Descartes’ Bones: A Skeletal History of the Conflict Between Faith and Reason
by Russel Shorto
Vintage Books, 2008
Descartes’ Bones tells the story of the life, death, and influence of Rene Descartes. It speaks of Descartes’ ideas and how they influenced those around him and those in subsequent generations. The book takes a very interesting path, that of following the skeleton of Descartes, as it is moved, removed, scattered, and traveled around Europe for over 300 years. Shorto describes how the bones travel and who they touch, telling a very interesting story as they go. It seems Descartes’ skeletal remains have been handled by some rather interesting people over the generations, most of whom have been influenced not only by Descartes’ bones, but by his ideas as well. The book is part detective story, part history of science and philosophy, part description of social change due to the people wrestling with faith and reason.

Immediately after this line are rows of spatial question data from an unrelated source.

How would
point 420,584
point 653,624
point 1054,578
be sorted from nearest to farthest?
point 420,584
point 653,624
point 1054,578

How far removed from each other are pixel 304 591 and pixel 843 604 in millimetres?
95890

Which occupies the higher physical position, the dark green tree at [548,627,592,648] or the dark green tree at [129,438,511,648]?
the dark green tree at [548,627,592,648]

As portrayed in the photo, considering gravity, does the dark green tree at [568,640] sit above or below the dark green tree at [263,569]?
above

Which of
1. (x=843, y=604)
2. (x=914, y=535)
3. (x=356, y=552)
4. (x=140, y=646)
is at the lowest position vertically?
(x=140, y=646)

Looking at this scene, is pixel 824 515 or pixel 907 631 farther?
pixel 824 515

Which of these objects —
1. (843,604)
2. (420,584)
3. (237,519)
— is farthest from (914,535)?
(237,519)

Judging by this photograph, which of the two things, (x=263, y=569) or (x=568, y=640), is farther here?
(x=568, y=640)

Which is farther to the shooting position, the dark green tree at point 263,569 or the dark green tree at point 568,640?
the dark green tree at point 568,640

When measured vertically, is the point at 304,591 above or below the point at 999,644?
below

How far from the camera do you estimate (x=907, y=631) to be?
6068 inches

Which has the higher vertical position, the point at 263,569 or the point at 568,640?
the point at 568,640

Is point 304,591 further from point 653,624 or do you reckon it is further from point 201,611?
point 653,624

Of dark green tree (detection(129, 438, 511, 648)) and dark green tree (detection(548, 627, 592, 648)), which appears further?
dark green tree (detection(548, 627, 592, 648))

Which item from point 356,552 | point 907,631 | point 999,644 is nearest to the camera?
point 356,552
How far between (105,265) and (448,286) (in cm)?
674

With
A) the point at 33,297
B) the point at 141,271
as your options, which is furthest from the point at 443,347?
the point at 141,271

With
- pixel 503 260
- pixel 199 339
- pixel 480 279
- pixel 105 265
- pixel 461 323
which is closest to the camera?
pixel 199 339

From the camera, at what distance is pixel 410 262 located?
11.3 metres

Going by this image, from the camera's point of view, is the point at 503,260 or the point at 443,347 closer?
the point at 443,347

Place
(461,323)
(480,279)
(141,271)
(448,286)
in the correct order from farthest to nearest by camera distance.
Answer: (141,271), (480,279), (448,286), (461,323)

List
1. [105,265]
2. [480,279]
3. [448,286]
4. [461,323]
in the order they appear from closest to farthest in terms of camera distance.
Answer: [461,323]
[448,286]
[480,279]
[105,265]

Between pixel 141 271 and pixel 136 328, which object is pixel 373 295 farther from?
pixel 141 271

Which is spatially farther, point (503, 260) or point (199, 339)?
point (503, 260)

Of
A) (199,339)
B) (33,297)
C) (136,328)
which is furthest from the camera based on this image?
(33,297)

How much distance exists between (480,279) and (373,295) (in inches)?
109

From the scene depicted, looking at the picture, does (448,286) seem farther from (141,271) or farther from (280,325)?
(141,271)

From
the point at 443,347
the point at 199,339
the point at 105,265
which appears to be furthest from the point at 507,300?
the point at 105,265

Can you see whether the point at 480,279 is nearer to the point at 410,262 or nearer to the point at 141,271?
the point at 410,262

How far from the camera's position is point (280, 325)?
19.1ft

The subtitle of the book tells the contrast of ideas, that between faith and reason. Shorto describes the history of the conflict, which is generally accredited as starting with Descartes, and describes how faith and reason have been dealt with by scientists and thinkers over the centuries since Descartes’ death.
Shorto tells a very interesting story. With a basic concept as broad as ‘faith and reason’ he must narrow the scope of the story somewhat, and he does so using those who have handled Descartes mysteriously wandering skeleton.
The book’s strengths are that it is very readable and engaging. The few sections on the philosophical influences might be tedious to those who have no background in philosophy, but they are short, and enough of an overview to be educational, which is Shorto’s goal. The book is also quite good at using accounts of individuals to show how ideas have influenced large sections of society. So for these reasons, the book is worth reading.
On the downside, Shorto’s main problem is the same as that of most of those who deal with the issue of faith and reason. The subtitle speaks of the confluct between faith and reason, a conflict which does not have to exist. Faith does not have to be opposed to reason; in fact, our Christian faith is a reasonable faith, not an unreasonable one. Somehow over the centuries the secular and the sacred communities have come to believe that faith is somehow unreasonable. In the Bible, nothing could be further from the truth. Biblical faith is reasonable and built on solid intellectual ground. Based on the reasonable evidence, we are merely asked to take the next most logical step of faith. On the other hand, all reason has some degree of faith. No system is built on pure reason, and all fields of study have some basic assumptions that are accepted as foundational, and accepted without proof. We believe in the rational, but we do not believe in rationalism.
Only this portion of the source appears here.